When we serve food to the poor but don’t eat with them, we miss the point.
Too often, we see our acts of charity as a task to be accomplished rather than an opportunity to open ourselves to others. Scripture calls us to love the poor, the outcast, and the forgotten. However, the love spoken of is not a love filled with acts of charity void of true hospitality. Rather, they are acts of love filled with shared life, acted through shared bread. To give food without fellowship is to short-change God’s desire and the act of pure love.
Consider Jesus, the Son of God, who touched lepers, cared for prostitutes and shared his life with others who were ostracized by society. Jesus was a friend of sinners and in the context of His day, this title was seen with negative connotations and accusations. God calls us to care for the least of these as we would care for Jesus himself (Matthew 25). We are not called to care and love as a task of interruption to be reluctantly accomplished but as a growing lifestyle of open hospitality and enacted love.
We are called to be a generous people, caring for the poor and outcast. We are called to scandalously love all with open arms and big hearts. These acts of shared life are not simply acts we do but acts bursting forth from who we are. We are called to be people who are friends of sinners, friends of the poor, and friends of the forgotten in such a way that we share life with them. In fact, Scripture (Matthew 25) calls us to treat the “least of these” as we would Jesus himself; this reality implies that we would show true hospitality and shared life rather than simply the isolated offer of food or clothing.
----------
Copy out the whole piece on eating with the poor word for word.

= Dataset content =
----------
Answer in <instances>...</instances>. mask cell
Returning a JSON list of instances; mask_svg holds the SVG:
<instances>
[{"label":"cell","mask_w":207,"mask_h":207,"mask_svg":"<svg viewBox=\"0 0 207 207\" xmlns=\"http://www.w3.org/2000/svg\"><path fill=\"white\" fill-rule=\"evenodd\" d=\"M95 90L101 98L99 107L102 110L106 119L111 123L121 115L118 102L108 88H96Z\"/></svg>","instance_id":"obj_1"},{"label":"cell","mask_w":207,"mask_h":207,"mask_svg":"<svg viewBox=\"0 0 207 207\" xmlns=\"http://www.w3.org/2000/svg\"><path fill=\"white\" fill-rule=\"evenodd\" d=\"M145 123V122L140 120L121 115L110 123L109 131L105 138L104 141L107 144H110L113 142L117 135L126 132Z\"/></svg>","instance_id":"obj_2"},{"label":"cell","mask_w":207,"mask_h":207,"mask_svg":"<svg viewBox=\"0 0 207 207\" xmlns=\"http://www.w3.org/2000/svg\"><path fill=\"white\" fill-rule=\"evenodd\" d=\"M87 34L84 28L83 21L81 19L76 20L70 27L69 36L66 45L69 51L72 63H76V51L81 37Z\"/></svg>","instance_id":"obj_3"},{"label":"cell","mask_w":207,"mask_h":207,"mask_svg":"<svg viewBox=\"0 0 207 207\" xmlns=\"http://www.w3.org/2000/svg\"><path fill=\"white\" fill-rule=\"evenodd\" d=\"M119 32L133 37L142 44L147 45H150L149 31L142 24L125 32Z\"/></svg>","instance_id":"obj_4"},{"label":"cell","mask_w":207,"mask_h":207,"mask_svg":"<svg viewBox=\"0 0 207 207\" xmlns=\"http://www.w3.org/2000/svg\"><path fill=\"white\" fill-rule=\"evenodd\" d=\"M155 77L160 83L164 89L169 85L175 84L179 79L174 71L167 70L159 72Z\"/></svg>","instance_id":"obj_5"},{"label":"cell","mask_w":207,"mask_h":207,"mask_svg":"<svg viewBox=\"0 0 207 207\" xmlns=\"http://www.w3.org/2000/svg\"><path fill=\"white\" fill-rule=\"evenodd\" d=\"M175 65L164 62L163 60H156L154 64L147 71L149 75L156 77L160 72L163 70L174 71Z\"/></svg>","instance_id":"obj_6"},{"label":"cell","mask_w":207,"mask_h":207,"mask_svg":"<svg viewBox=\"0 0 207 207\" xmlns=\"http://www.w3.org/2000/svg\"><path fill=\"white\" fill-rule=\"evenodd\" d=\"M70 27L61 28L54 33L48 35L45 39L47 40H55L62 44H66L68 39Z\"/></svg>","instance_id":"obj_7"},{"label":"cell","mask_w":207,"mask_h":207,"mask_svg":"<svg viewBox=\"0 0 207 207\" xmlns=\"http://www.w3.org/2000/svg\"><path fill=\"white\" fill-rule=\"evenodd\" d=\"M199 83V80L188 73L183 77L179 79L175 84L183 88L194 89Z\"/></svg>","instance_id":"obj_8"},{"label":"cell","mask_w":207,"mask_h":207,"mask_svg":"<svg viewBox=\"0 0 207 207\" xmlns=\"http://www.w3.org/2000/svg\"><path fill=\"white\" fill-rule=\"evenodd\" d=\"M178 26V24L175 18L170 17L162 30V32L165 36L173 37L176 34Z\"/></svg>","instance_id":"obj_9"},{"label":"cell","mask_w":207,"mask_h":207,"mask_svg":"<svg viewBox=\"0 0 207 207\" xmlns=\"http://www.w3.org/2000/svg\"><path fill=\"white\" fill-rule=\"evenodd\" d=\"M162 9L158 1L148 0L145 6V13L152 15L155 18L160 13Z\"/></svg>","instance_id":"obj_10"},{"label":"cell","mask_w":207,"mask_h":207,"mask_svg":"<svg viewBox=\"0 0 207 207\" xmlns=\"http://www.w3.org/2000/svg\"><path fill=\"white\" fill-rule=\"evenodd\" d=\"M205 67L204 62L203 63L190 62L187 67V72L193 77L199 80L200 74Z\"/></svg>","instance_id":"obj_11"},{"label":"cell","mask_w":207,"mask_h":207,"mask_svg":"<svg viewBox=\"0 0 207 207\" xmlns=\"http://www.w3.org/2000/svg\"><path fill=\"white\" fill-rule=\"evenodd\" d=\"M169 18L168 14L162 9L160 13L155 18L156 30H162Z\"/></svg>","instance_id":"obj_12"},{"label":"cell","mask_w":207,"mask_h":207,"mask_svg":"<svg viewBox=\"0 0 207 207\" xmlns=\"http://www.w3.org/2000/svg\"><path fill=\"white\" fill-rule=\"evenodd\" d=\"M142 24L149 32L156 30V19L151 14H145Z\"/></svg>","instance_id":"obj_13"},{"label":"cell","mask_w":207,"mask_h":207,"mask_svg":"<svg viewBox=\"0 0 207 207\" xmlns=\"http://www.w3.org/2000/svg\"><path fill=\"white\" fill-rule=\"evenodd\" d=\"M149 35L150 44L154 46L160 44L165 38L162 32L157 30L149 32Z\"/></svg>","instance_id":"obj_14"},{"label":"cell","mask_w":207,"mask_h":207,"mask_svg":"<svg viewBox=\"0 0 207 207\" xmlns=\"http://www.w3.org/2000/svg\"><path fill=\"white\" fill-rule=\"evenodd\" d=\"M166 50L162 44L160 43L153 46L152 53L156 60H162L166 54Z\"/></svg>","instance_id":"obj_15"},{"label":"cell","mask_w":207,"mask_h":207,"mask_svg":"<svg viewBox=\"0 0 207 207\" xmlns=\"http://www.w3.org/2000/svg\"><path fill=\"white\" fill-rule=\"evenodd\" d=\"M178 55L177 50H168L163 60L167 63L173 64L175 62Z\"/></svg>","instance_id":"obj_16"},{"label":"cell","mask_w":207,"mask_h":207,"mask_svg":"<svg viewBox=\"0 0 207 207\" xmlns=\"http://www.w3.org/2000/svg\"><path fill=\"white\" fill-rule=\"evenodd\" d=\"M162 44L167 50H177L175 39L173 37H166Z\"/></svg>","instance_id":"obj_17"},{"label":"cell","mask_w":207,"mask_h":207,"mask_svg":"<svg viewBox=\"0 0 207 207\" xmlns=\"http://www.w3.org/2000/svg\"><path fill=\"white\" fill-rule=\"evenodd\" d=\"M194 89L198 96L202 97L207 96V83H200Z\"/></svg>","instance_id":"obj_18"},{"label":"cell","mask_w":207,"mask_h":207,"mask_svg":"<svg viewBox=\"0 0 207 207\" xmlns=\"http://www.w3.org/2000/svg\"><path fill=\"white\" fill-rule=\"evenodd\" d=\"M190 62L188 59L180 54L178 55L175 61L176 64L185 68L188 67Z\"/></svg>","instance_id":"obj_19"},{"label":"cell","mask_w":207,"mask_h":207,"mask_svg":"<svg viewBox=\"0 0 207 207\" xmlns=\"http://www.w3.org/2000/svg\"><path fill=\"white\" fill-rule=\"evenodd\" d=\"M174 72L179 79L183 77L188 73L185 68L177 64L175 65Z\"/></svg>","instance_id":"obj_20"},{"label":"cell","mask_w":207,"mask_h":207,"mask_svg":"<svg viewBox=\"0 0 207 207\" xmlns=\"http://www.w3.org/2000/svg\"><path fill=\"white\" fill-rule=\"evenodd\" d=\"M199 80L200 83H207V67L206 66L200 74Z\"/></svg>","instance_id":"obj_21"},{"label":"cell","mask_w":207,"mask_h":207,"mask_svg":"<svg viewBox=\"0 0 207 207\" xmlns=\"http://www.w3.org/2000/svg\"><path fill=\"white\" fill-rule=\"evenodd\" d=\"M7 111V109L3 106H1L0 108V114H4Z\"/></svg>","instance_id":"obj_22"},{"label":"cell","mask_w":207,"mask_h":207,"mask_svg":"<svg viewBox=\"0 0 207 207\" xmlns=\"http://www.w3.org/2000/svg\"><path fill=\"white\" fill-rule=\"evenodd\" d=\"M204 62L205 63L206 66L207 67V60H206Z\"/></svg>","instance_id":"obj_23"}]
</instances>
----------
= Task output =
When we serve food to the poor but don’t eat with them, we miss the point.
Too often, we see our acts of charity as a task to be accomplished rather than an opportunity to open ourselves to others. Scripture calls us to love the poor, the outcast, and the forgotten. However, the love spoken of is not a love filled with acts of charity void of true hospitality. Rather, they are acts of love filled with shared life, acted through shared bread. To give food without fellowship is to short-change God’s desire and the act of pure love.
Consider Jesus, the Son of God, who touched lepers, cared for prostitutes and shared his life with others who were ostracized by society. Jesus was a friend of sinners and in the context of His day, this title was seen with negative connotations and accusations. God calls us to care for the least of these as we would care for Jesus himself (Matthew 25). We are not called to care and love as a task of interruption to be reluctantly accomplished but as a growing lifestyle of open hospitality and enacted love.
We are called to be a generous people, caring for the poor and outcast. We are called to scandalously love all with open arms and big hearts. These acts of shared life are not simply acts we do but acts bursting forth from who we are. We are called to be people who are friends of sinners, friends of the poor, and friends of the forgotten in such a way that we share life with them. In fact, Scripture (Matthew 25) calls us to treat the “least of these” as we would Jesus himself; this reality implies that we would show true hospitality and shared life rather than simply the isolated offer of food or clothing.